Le Tuning

 

Par White Ninja / ADR
fabrice.louvet@ac-amiens.fr

 

Le tuning provient d'un mot anglais, qui ne peut en ce sens que mal se traduire. Mais "adaptation" semble être la meilleure alternative. Née en Allemagne vers 1990, cette pratique consiste à personnaliser son véhicule. Mais qu'en est-il exactement, qu'en est-il de la loi et des pratiques des "tuners" ? N'est-ce là qu'une mode ou une passion ? Et cette pratique ne risque-t-elle pas de nuire à une autre passion qui se voudrait plus légitime, à savoir la collection automobile, où un véhicule qui n'a pas toutes les pièces d'origine perd beaucoup de valeur ?

-------------------------

Consigne détaillée –
Prolongez le texte sur le tuning en reprenant après sa dernière phrase. Les entrées ne sont pas nécessaires ici.

Entrées de données –
-------------------------

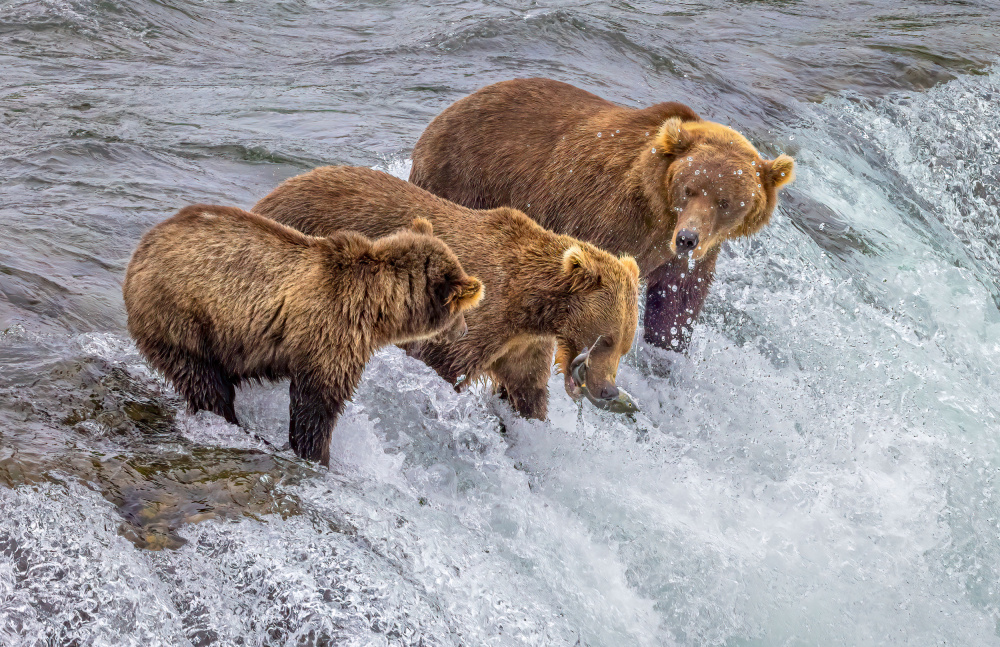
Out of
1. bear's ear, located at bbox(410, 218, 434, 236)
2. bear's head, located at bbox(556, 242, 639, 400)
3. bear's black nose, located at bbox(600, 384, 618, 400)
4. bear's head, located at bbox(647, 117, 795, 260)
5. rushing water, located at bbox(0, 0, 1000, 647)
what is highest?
bear's head, located at bbox(647, 117, 795, 260)

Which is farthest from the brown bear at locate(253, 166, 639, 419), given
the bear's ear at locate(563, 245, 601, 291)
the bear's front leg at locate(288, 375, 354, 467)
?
the bear's front leg at locate(288, 375, 354, 467)

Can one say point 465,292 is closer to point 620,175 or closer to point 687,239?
point 687,239

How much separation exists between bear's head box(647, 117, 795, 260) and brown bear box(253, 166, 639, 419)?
2.17 feet

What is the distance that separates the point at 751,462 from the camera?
250 inches

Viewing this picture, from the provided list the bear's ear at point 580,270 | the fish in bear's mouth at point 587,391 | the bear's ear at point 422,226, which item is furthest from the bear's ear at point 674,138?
the bear's ear at point 422,226

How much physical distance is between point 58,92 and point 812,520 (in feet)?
24.8

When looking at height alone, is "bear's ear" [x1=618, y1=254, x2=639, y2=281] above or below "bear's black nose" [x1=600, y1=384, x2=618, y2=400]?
above

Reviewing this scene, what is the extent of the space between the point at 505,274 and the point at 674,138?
4.72 feet

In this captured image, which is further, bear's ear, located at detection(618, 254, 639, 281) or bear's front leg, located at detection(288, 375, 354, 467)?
bear's ear, located at detection(618, 254, 639, 281)

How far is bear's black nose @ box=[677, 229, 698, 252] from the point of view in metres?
5.61

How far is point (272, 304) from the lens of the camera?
4.47 metres

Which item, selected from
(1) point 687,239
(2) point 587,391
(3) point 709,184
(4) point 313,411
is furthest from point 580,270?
(4) point 313,411

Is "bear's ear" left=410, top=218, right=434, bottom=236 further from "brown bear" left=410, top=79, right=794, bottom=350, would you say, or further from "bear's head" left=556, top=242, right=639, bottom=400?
"brown bear" left=410, top=79, right=794, bottom=350

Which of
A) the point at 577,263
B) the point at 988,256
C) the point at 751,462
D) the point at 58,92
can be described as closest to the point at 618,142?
the point at 577,263
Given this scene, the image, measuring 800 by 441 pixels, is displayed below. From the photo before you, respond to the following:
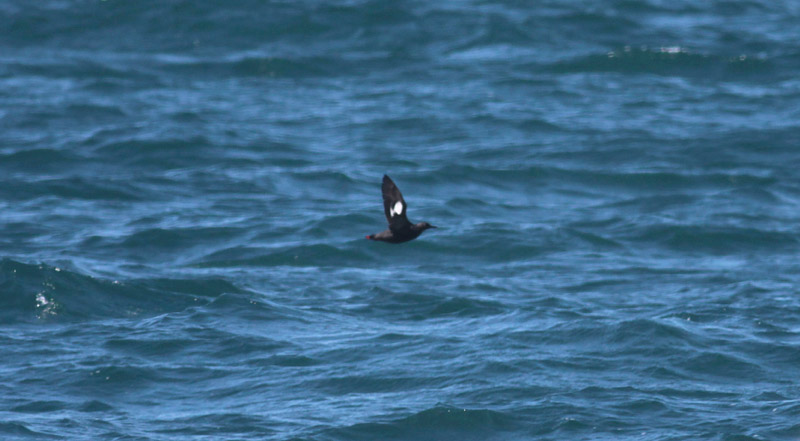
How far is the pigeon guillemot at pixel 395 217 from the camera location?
44.3ft

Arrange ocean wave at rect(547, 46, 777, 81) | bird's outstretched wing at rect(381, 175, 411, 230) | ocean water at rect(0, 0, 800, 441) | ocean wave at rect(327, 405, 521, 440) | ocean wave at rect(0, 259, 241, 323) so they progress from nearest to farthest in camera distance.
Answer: bird's outstretched wing at rect(381, 175, 411, 230), ocean wave at rect(327, 405, 521, 440), ocean water at rect(0, 0, 800, 441), ocean wave at rect(0, 259, 241, 323), ocean wave at rect(547, 46, 777, 81)

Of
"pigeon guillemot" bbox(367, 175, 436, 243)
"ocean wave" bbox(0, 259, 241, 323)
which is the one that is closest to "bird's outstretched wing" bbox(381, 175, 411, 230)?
"pigeon guillemot" bbox(367, 175, 436, 243)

-------------------------

Réponse au problème –
LE TUNING : POURQUOI, COMMENT

En soi, le principe du tuning est des plus compréhensibles. La démarche d'origine est d'adapter son véhicule à des besoins personnels, que ce soit au niveau du look que des pièces fonctionnelles. Les premières modifications les plus répandues touchent donc tout ce qui ne convient pas à un conducteur exigeant : changer les sièges, donner un soufflet cuir au levier de frein à main ou au levier de vitesse, remplacer les pédales de caoutchouc par un pédalier métal aluminium ou autre... mais finalement, beaucoup de choses peuvent être changées ou ajoutées sur une voiture. Et contrairement à ce qu'on pourrait penser, les constructeurs automobiles et les assureurs laissent une marge de choix pour des aménagements. Même en taille de jante (pour monter des roues plus larges avec des pneus moins hauts), il existe des tables de correspondance pour que le tuner puisse les modifier tout en restant totalement conforme avec la loi. De plus, les constructeurs proposent eux-même des équipements et accessoires comme des béquets, des jantes en alliage, des enjoliveurs en aluminium... Il existe beaucoup de clubs qui regroupent ceux (souvent jeunes) qui ont cette passion. Ils organisent parfois des manifestation d'ampleur variable, où des véhicules tunés sont exposés. Une bonne occasion de se faire une idée sur la question.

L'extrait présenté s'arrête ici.